シャトー・クリネ ~挑戦とテロワールが織りなす魅力~
洗練されたデザインやアートのように、一杯のワインにもまた、作り手の美意識とたゆまぬ革新のストーリーが宿っています。今回ご紹介するのは、ボルドー・ポムロールの地に誇り高く佇む「シャトー・クリネ」。歴史に甘んじることなく、常に最高峰のクオリティを追求し続けるその真摯な姿勢と、テロワールへの深い敬意が生み出す、ドラマチックなワインの魅力に迫ります。
品質向上に挑み続ける進化するシャトー

19世紀に名声を得たシャトー・クリネは、1980年代初頭、ジャン・ミッシェル・アルコートの登場で劇的な進化を遂げます。彼はグリーン・ハーヴェストや遅摘み法を確立し、カベルネの比率を削減。その功績から『ワインメーカー・オブ・ザ・イヤー』に2度選ばれ、1989年ヴィンテージは『Wine Advocate』で満点評価を獲得しました。
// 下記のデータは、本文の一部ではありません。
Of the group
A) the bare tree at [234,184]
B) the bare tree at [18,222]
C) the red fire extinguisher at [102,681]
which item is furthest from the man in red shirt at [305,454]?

1999年にラボルド家に所有権が渡ると、更なる品質向上へ。環境に配慮した栽培法へ切り替え、除草剤やトラクターの使用を抑えて手作業を重視した結果、健康な土壌が蘇りました。新デザインのブドウ受け場により選果レベルも格段に上がり、現在は最高峰の房のみがセラーへと運ばれます。
ポムロールで最上のテロワール

発酵は木樽で行われ、熟成には新樽、1年樽、ステンレスタンクを使用。約9haの所有畑には『ル・グラン・ヴィーニュ』『ル・アルジル』『ル・プラトー』という羨望の区画が含まれ、20-25hl/haという低収量のメルロも育まれます。清澄・濾過なしで瓶詰めされるファーストラベルの年間生産量は約3,500ケースです。
一方、セカンドの「フルール・ド・クリネ」はソフトな口当たりで、瓶詰め直後から楽しめるポムロールの入門に最適な一杯。年間約300~1000ケース生産されケース生産され、2016年ヴィンテージからは100%自社畑のブドウを使用するなど、セカンドの概念を超える独自のスタイルを確立しています。